Benjamin Franklin used to compare the balloon of his day to a child who would presently come to man’s estate. He thought the aerostation was in embryo, and it due time would do marvelous things. But his aspirations, one may now say, were too sanguine. Our aerial achievements are still literally “ in the air,” the flights of our best aeronauts are involuntary. They are “ blown about with every wind. ” It is true that the parachute has been brought to considerable perfection, but that is not flying, but falling. It is something to be able to fall softly from a great height, but it is not much. It hardly seems worth while to go up so far in order to come down again.
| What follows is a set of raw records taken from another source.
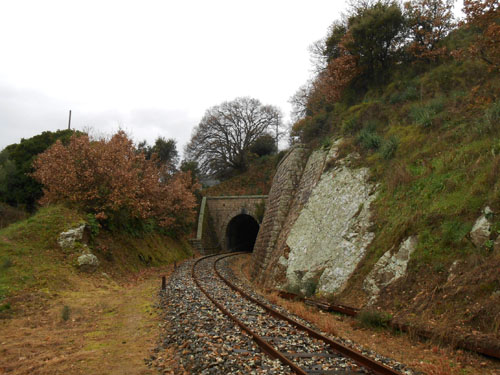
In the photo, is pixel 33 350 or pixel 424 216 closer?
pixel 33 350

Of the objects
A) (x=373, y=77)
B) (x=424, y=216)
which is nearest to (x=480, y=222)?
(x=424, y=216)

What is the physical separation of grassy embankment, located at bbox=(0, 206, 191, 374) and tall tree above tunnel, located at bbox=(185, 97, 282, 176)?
1070 inches

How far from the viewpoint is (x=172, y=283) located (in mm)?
13516

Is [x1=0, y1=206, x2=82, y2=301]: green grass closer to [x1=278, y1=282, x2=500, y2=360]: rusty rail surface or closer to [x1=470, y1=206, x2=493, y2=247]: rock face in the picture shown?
[x1=278, y1=282, x2=500, y2=360]: rusty rail surface

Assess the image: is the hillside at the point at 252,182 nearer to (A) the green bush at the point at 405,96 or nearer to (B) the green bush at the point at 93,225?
(B) the green bush at the point at 93,225

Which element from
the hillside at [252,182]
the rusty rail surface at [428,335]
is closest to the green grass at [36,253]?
the rusty rail surface at [428,335]

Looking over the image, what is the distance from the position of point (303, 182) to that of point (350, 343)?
35.7 feet

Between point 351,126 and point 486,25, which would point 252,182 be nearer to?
point 351,126

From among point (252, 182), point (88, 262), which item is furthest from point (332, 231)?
point (252, 182)

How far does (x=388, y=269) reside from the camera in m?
8.37

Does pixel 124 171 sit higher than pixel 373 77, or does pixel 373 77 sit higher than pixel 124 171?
pixel 373 77

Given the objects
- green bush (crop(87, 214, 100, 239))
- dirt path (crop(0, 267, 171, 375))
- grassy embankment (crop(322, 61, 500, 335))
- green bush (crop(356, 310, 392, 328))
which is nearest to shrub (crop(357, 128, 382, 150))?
grassy embankment (crop(322, 61, 500, 335))

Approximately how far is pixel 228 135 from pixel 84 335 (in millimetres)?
41080

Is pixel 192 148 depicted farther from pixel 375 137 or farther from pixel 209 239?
pixel 375 137
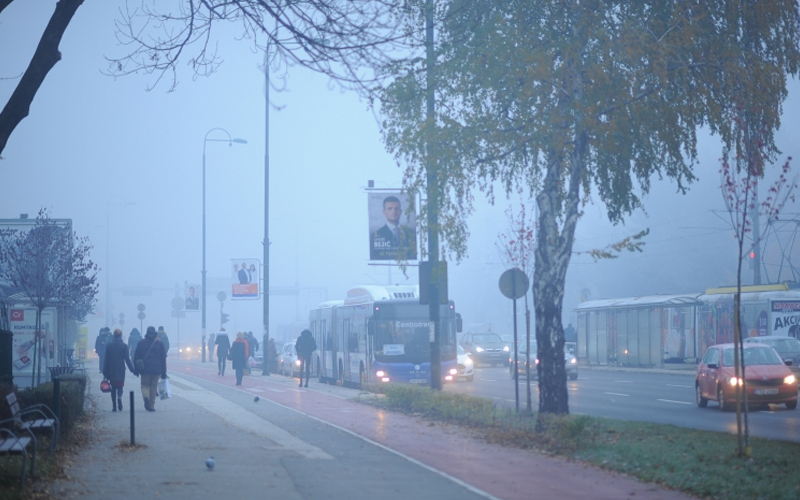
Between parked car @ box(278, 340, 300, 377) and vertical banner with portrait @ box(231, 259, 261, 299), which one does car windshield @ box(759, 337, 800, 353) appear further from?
vertical banner with portrait @ box(231, 259, 261, 299)

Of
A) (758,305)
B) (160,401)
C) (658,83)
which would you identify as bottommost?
(160,401)

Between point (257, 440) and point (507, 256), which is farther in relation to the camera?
point (507, 256)

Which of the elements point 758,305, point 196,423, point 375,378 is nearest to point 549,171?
point 196,423

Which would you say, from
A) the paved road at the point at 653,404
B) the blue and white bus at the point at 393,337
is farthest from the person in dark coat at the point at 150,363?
the blue and white bus at the point at 393,337

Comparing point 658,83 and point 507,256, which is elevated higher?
point 658,83

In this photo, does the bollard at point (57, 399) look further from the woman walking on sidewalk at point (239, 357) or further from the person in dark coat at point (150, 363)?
the woman walking on sidewalk at point (239, 357)

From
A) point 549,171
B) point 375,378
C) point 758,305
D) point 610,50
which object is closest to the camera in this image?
point 610,50

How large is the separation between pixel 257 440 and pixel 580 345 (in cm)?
4131

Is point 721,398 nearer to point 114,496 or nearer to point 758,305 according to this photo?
point 114,496

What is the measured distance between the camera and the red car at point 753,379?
845 inches

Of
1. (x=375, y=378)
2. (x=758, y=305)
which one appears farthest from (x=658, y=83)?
(x=758, y=305)

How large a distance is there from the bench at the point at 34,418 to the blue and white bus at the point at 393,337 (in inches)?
613

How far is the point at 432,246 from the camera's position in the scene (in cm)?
1989

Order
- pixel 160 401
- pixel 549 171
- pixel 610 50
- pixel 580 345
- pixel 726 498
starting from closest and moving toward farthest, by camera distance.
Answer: pixel 726 498 < pixel 610 50 < pixel 549 171 < pixel 160 401 < pixel 580 345
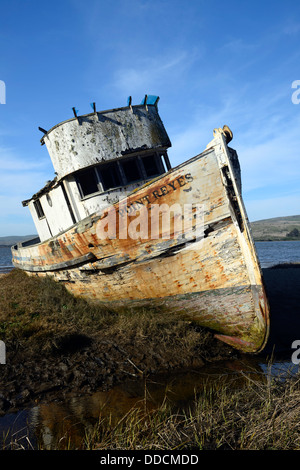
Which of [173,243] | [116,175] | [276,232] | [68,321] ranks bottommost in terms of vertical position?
[276,232]

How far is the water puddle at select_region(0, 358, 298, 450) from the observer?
2.50 meters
This reflection applies to the very latest improvements in the science. The winged man of Steglitz has, we are told, “ accomplished a journey of 250 yards, ” bnt this merely means that, starting from a tower he has built for the purpose with a spring board, or from a steep hill, he has flown down that distance. As for the aerial machines of various kinds that are to “ revolutionize warfare ” by dropping dynamite over cities and armies, they may be marvels of mechanical science, but they have never yet “ risen to the occasion,” or even risen at all. Even the “ Maxim” invention has, I understand, “never left the rails,” which, although a great virtue in a locomotive, is very little credit to a flying machine.—[l-ondon News.